The damage to the kharif harvest due to sudden and prolonged rainfall contributed to the rise in food inflation over the last three months. Though one cannot wholly blame the government for “unusual weather, almost certainly related to climate change,” the lack of policies in such circumstances make things worse by effecting output, Sen said.
“The government is feeling the effect of a non-cash economy under stress due to climate change and inefficient trade systems, whereas the rural economy is largely a cash economy,” he told News18.
Global or Local?
As per the data released by National Statistical Office (NSO) on Monday, during the same period a rise in inflation for ‘pulses and products’ (15.44 per cent) and ‘meat and fish’ (10 per cent) was noted. This, experts have pointed out, is in line with the rise in global upswing in food prices. The UN Food and Agricultural Organization’s Food Price Index was estimated at 181.7 points in December 2019. The highest it has been in recent history was in December 2014 when it logged 185.8 points.
Avinash Kishore, a senior research fellow at the International Food Policy Research Institute (IFPRI) employed a two-way reasoning for the rise in retail inflation in the country. He said the global upswing in dairy prices may have caused inflation in India, but rise of vegetable prices is mainly internal and due to onion and tomato.
“Milk is linked to global price rise because of demands of powder and fat. Earlier the slump noted in India on diary price was connected to this. But, vegetable price rise is more local because though onion forms a small fraction of total vegetable budget, it witnessed an extraordinary inflation of nearly 300 per cent,” he said.
According to Kishore, given that onion price shot up mainly due to unseasonal rainfall, vegetable price inflation may not persist for a long time, but the fact that non-food inflation is low is a reason to worry. “Low core inflation or non-food inflation shows that the economy is facing a slowdown.”
The Case for Rising Pulses Inflation
With prices of pulses already on the rise, Kishore speculates that it will further continue to increase and effect food inflation. “In Indian agriculture, there are temporary price rises and prolonged price crashes. Our farmers are responsive with great elasticity today to rising prices, which eventually brings it down due to oversupply and there is eventually a crash.”
Here, making things worse is the “asymmetric response” that policy has within this responsive farmer environment.
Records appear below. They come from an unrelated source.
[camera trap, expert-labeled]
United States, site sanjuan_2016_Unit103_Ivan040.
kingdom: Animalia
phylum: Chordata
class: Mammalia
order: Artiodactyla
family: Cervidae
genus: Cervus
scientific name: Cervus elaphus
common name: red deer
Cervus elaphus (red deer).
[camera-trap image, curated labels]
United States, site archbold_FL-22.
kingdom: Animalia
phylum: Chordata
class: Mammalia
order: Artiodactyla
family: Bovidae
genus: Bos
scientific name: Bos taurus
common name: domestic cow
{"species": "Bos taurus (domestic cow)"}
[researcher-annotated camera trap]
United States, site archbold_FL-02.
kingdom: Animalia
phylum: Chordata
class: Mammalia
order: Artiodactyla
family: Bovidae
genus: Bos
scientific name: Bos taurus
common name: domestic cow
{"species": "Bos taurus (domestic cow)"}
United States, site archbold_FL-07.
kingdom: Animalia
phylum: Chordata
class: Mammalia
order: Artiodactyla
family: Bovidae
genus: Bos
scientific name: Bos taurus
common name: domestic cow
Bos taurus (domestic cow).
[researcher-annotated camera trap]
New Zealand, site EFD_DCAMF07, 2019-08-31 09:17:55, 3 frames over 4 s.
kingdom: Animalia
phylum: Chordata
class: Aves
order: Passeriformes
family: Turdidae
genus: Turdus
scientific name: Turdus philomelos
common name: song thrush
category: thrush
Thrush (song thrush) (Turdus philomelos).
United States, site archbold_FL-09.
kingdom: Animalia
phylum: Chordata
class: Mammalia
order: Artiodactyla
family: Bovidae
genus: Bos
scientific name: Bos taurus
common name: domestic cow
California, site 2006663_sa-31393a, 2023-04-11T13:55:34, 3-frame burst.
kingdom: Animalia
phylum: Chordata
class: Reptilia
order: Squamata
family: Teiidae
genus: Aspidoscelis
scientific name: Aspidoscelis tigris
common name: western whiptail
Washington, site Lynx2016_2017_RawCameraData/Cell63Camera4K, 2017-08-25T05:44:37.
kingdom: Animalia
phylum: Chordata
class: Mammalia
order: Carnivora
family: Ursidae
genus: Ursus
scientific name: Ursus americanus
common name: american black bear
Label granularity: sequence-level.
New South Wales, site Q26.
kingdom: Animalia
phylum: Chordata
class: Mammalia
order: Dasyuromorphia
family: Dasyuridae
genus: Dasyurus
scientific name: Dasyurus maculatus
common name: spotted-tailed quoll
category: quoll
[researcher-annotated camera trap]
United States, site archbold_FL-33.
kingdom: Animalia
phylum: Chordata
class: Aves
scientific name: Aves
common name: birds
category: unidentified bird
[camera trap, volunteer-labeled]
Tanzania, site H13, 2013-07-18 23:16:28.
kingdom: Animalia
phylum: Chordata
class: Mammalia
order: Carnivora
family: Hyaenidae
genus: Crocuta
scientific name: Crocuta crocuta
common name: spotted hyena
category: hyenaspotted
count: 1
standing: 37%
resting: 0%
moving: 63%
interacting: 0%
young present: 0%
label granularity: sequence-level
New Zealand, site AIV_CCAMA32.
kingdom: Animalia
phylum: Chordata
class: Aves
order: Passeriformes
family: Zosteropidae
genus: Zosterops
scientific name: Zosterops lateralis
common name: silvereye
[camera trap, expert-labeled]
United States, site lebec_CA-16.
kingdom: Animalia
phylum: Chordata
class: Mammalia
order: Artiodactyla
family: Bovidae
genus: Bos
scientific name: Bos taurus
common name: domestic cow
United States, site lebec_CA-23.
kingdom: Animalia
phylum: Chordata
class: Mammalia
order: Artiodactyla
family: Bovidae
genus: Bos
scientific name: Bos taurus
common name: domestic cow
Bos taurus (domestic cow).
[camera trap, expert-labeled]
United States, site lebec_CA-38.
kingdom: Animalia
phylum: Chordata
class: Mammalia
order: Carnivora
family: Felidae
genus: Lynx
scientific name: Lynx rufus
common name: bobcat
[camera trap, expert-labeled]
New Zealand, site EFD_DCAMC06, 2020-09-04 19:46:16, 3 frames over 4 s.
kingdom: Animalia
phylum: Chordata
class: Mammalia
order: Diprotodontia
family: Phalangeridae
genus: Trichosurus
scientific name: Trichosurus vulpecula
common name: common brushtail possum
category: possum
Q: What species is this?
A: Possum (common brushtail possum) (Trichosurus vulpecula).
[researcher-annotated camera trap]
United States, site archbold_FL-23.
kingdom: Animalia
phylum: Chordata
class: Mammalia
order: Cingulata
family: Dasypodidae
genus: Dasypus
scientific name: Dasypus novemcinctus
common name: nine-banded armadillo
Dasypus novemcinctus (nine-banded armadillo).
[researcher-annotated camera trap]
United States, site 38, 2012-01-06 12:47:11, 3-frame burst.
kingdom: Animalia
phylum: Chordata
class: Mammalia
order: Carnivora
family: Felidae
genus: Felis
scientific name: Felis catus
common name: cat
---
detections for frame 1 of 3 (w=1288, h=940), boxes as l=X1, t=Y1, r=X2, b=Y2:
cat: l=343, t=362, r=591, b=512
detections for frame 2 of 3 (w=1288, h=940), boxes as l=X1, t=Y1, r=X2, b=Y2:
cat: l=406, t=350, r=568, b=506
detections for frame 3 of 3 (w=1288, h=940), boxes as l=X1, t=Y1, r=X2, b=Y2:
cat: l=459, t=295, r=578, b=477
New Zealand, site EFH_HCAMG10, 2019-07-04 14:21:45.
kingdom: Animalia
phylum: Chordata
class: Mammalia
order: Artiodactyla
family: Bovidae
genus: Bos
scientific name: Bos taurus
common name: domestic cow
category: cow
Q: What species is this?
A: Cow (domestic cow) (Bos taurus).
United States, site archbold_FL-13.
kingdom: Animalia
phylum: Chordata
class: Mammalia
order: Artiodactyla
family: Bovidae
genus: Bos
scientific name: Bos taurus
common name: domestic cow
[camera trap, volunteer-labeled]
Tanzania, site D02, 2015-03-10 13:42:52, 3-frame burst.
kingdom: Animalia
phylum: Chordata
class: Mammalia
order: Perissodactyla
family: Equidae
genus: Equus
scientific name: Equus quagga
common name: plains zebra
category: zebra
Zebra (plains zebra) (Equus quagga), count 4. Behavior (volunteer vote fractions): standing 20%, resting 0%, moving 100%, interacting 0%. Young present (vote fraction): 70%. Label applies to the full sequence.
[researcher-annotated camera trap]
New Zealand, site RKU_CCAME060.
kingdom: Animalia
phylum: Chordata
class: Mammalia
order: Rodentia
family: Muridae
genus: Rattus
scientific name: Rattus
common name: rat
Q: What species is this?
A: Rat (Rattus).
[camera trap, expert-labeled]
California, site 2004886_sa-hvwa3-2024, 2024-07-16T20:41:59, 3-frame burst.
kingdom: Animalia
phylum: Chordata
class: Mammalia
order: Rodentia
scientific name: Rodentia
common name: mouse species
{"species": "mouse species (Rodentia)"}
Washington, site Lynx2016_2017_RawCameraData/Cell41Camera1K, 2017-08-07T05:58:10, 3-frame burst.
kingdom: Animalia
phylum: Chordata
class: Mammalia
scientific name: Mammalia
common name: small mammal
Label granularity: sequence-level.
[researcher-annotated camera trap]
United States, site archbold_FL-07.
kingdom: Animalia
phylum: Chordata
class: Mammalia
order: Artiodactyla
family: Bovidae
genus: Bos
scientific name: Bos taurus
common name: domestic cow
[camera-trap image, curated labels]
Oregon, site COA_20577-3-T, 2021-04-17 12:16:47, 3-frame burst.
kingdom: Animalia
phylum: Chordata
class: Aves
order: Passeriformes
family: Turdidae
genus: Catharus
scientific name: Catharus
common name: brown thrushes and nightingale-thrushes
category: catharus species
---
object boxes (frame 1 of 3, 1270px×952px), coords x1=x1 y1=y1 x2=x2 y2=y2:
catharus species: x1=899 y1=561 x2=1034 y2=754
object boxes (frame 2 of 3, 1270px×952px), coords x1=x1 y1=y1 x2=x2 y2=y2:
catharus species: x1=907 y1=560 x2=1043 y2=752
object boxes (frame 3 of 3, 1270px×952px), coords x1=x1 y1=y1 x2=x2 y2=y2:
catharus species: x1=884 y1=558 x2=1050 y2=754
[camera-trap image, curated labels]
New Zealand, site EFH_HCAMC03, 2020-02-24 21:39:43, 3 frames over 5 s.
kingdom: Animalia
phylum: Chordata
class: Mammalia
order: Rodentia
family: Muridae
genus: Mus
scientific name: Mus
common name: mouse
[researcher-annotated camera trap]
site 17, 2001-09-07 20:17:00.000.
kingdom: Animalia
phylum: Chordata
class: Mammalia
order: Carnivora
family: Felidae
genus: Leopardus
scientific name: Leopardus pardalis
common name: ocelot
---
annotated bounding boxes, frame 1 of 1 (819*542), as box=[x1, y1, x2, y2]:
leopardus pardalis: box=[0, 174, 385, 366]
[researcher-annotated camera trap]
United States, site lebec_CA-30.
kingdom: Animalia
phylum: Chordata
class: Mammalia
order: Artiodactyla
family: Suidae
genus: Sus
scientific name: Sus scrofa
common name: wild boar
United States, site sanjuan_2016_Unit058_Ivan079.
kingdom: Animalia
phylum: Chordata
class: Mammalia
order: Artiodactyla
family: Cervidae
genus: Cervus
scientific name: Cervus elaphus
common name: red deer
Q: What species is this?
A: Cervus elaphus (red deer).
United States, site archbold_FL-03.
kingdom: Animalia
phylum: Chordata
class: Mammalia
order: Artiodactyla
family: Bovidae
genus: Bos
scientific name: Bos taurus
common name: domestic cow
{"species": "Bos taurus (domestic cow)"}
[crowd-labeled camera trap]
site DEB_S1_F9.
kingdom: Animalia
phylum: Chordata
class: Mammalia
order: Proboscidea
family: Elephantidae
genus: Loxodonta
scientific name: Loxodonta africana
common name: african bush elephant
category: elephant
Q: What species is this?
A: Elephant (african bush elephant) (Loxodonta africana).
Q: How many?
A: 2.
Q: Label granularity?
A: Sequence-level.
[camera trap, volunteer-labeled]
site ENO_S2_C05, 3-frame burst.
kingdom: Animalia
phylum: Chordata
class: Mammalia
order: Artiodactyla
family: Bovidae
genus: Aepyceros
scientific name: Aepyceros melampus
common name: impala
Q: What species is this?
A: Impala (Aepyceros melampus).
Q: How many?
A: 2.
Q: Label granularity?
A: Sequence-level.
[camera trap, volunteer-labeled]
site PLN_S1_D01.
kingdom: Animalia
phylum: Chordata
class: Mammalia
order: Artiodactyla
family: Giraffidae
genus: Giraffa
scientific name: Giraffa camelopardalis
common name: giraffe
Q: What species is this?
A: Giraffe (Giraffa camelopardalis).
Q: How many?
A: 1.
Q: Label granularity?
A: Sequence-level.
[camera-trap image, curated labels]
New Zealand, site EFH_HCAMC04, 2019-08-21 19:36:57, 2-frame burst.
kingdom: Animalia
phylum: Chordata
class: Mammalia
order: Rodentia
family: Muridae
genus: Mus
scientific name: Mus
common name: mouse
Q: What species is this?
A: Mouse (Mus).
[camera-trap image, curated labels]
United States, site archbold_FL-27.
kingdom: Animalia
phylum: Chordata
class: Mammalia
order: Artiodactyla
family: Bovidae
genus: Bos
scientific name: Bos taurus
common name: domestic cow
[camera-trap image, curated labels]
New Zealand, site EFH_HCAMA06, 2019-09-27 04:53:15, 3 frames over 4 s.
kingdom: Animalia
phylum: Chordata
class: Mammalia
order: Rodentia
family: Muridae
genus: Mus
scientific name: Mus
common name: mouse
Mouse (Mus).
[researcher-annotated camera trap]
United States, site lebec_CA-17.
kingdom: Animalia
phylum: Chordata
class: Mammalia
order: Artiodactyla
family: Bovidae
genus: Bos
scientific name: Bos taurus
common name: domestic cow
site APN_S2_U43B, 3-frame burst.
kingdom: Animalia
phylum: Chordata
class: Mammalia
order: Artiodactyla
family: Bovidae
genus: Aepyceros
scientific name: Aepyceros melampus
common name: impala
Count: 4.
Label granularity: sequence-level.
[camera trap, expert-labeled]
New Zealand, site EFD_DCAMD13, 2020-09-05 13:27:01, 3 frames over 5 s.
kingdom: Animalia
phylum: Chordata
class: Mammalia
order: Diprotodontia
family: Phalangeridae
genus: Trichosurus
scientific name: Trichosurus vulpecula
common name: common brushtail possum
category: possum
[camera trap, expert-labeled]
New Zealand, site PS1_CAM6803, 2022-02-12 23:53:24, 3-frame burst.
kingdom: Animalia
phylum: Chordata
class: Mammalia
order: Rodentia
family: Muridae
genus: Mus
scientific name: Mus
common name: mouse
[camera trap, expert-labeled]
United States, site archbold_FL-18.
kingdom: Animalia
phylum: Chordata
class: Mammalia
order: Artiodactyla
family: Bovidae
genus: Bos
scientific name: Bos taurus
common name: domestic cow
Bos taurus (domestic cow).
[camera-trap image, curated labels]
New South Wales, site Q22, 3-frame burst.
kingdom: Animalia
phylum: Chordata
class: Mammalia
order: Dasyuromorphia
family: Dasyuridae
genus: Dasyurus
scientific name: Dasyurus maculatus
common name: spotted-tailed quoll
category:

When price rises, the government bans exports, starts importing but when price crashes, then every bureaucrat fears reversing the policy.
“This is what happened with pulses. Everyone knew that area sown under pulses has increased, bumper production is anticipated but we didn’t reduce imports and remove the export bans in time,” said the food and policy expert.
Kishore noted that the problem lies in the fact that a bulk of this price increase never reaches the farmer. “Bulk of this benefit goes to anyone who has a speculation capacity, storage capacity and a risk taking capacity. But when the price crashes, the farmer is the first to suffer.”